(Exercise data)

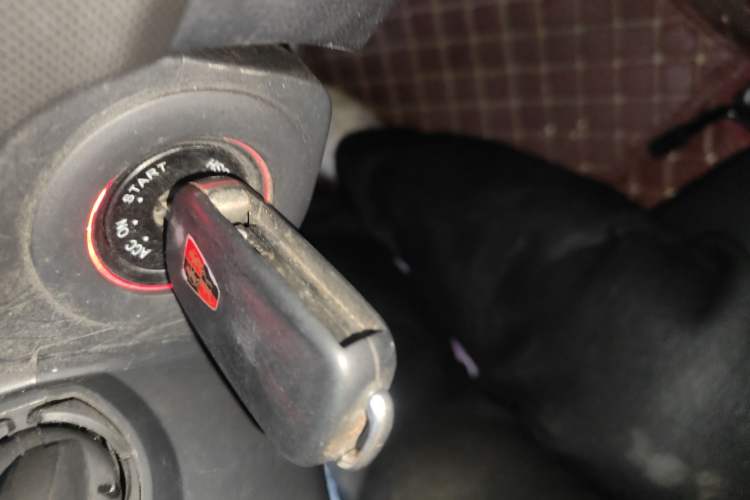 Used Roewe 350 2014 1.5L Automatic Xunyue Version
--
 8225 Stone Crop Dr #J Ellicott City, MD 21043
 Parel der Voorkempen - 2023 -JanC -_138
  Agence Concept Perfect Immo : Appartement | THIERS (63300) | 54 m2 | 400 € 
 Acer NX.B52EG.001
--
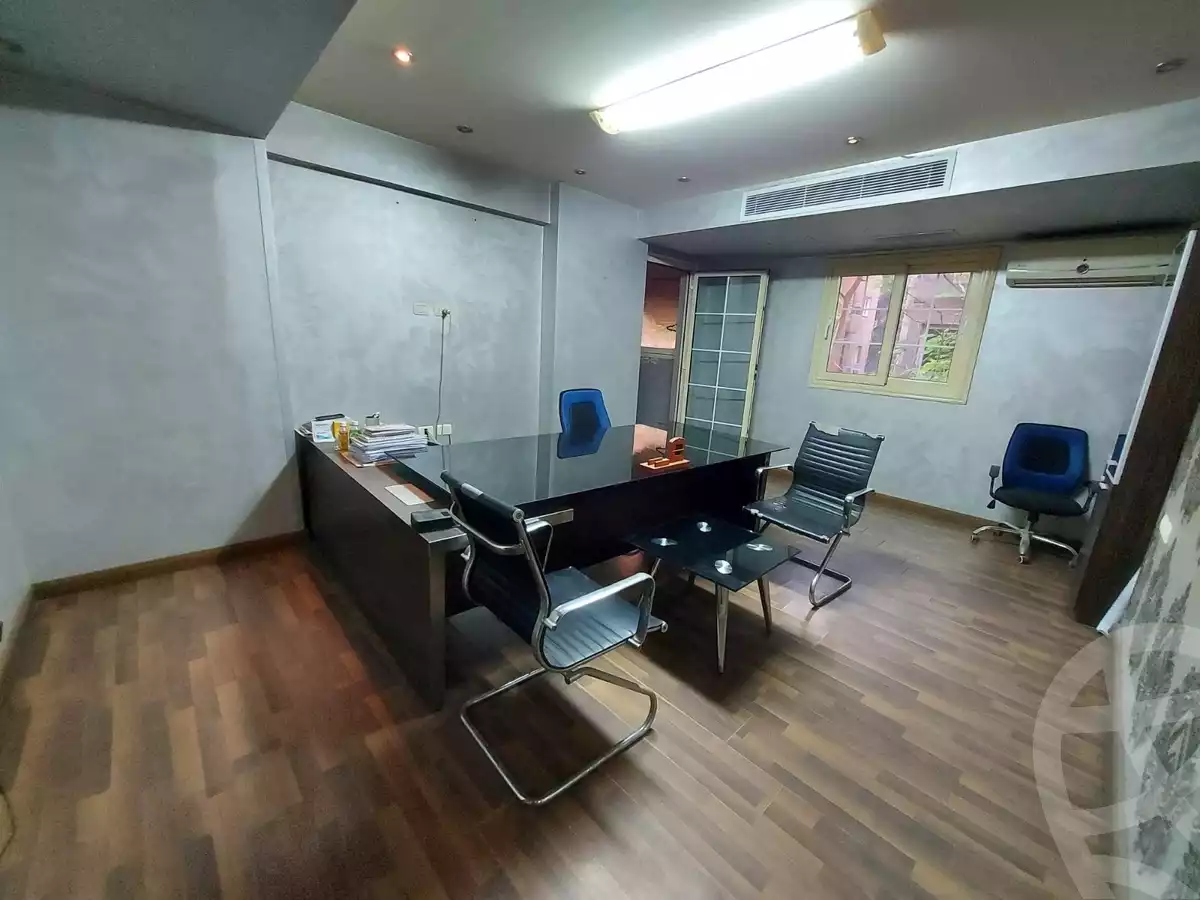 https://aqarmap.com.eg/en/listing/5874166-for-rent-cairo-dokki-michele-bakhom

(Problem statement) Please reproduce the lines from the line with "8225 Stone Crop" to the line with "Acer NX.B52EG.001", both ends included, exactly as they appear above.

(Task response)
 8225 Stone Crop Dr #J Ellicott City, MD 21043
 Parel der Voorkempen - 2023 -JanC -_138
  Agence Concept Perfect Immo : Appartement | THIERS (63300) | 54 m2 | 400 € 
 Acer NX.B52EG.001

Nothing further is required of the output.